We heart rebounds. Listen to the fan yell when he scores, “Yaaaaaaaaay!” That’s either Kermit the Frog or me.

Goal #3: If You Just Smile

… and have a wicked wrist shot.  Look at him trying not to smile.

Post-Game: Aw, Shucks.

Some other guys played pretty well last night too, in the Penguins 8-4 win over Winnipeg.  TK had 2G, Geno had 2G/3A, Crosby had 4A.  Pucks were flying and TK came thisclose to a hat trick of his own.

Things I Love.

Pittsburgh is one point behind the NY Rangers, who take on Detroit at home tonight.  Go WINGS!  (Haha, what?!)   The Penguins host the Predators tomorrow – lets hope it brings them a shot at the #1 spot in the Eastern Conference!  I’m holding on to the Penguins/Capitals first round dream (and bank account).

NHL36: James Neal

8 Mar

Go to the mirror right now.  Look at yourself and say, “Plaid suit” three times.

James Neal  and Claude Giroux will be fighting to climb out.

Nealmobile!

(If you’re too young to know Candyman or Beetlejuice, ignore that.)

When someone’s watching, you always think, “I’m definitely going to mess up.”  Like a cute guy smiles and you spill your drink, or you trip walking up the aisle at your wedding.

Imagine 36 straight hours of people watching you, recording it for posterity and the enjoyment fans everywhere.  You might get flustered.

You might forget how shirts work.

Wait, this isn't a pullover.

(Side note: What if James always puts his shirt on like this? And never knew it was weird until we all laughed?)

In case you’re new around here, NHL 36: James Neal premiered last night.  If you took every ‘N Sync song ever recorded, covered them in chocolate and injected them directly into my bloodstream, I would feel like this.  I had to stop it twice in the first three minutes just to squee.
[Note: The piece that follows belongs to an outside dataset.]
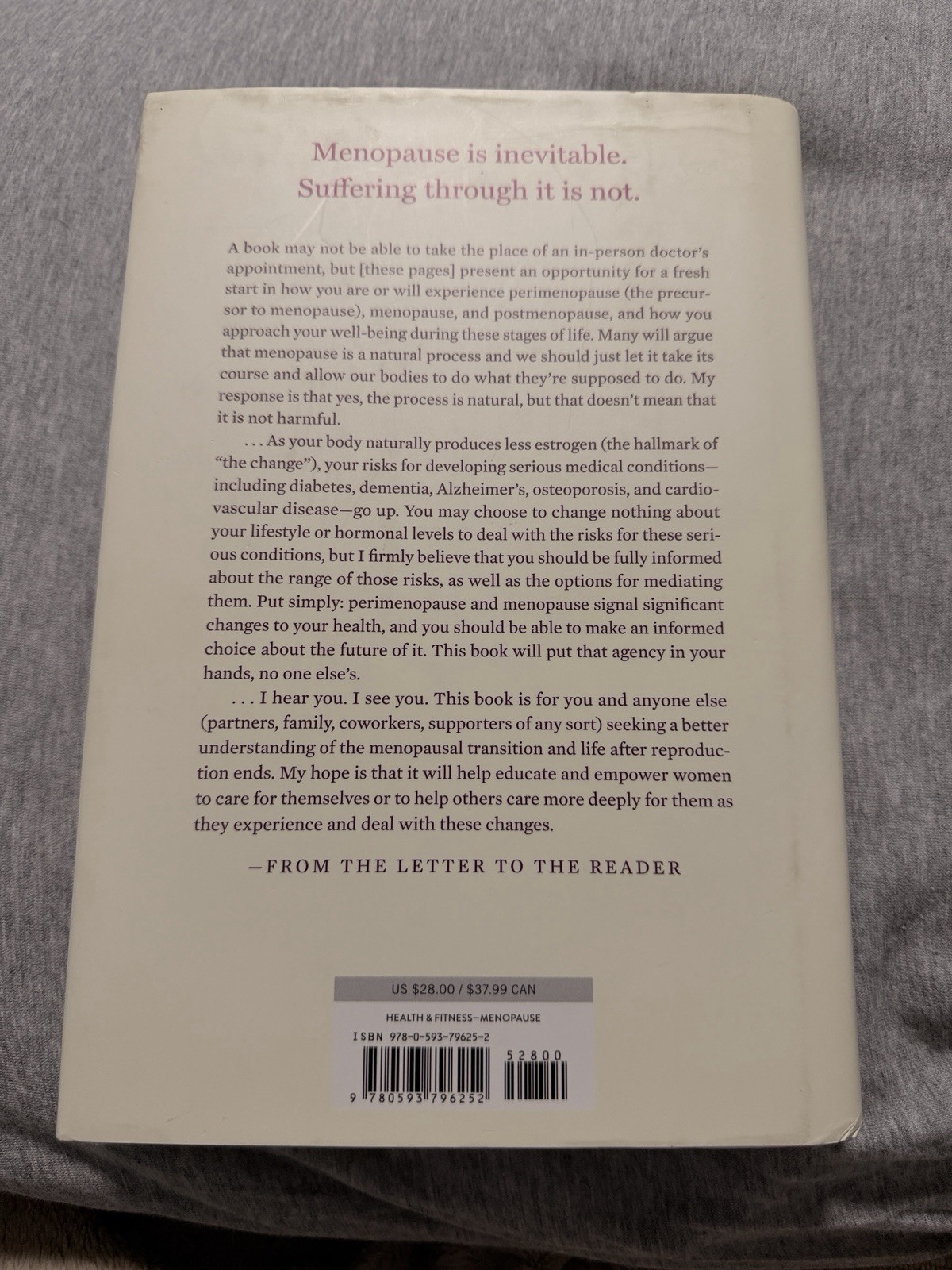 Mary Claire Haver MD The New Menopause: Navigating Your Path (2024 Hardcover)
Most the the show (like most of this blog) was dedicated to James’ hair.  It really is Grade A Hedgehog-quality.  He is afraid of losing it, so he only washes it once a week.  A dramatic re-enactment:

Then he styles it like he’s weeding a garden:

For a final polish, he lets Dupuis perfect the coif with his stick right before taking the ice for warm-ups.  This is obviously television gold.  You want to see the whole thing?

At the very beginning, watch Jordan in the background.  He’s trying so hard not to laugh.  Literally three seconds into the broadcast I knew I was dead.

Other things we learned:

Paul Martin is definitely James’ girlfriend.  James buying the house across the street is a little stalker-ish, really, but we’ll let it slide because he obviously loves breakfast.
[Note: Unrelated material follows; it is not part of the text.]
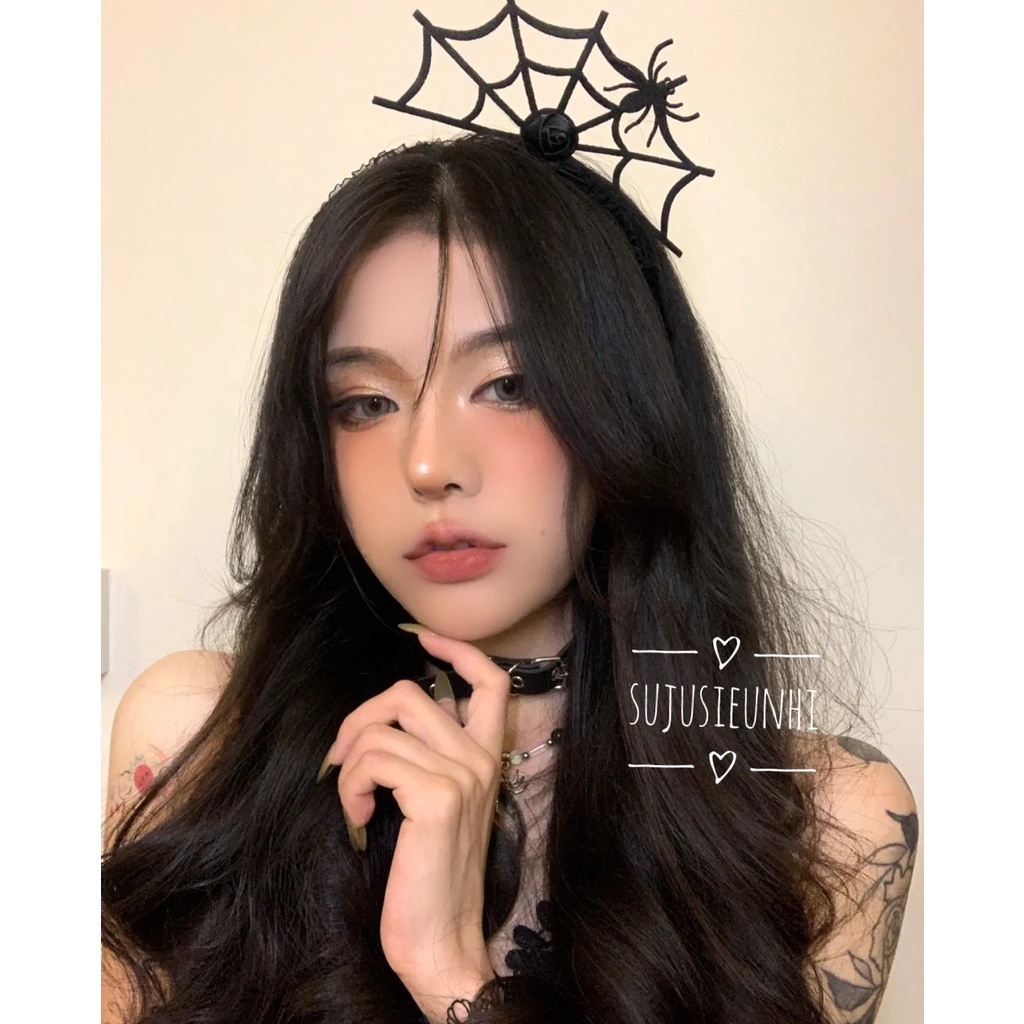 Phụ kiện bờm tóc / băng đô hình cánh quỷ, mũ, mèo, bí ngô, nhện halloween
Everyone thinks of James as their little brother. We want to know in what world people’s little brothers are James Neal, and where they live so we can grow up next door to them.

His favorite color is purple. He’d fit right in at Sweet Valley High.

You know the Stamkos-eating-cereal commercial I’m always going on about?  James one-upped it by using my favorite, Honey Nut Cheerios.

He’s bad at soccer, has beer in his fridge and drops an occasional F-bomb.  In the last 30 seconds he wises up and goes with full-body spandex over a cup – I’m just saying, that’s like Batman’s suit.  He knows we’re watching.

The verdit?  Dorky perfection.  Me, unsupervised, throwing pillows around the living room.  And lots of volunteers to help James Neal decorate that big empty house.

One Day

6 Mar

Geno: You said 7:30.

James: I said 6:30.

Geno: My English is not so good.

James: …

We all know when the Nealmobile episode of NHL 36 premieres: TOMORROW.

Two Days

5 Mar

TWO DAYS, people!  James is ready. Are you?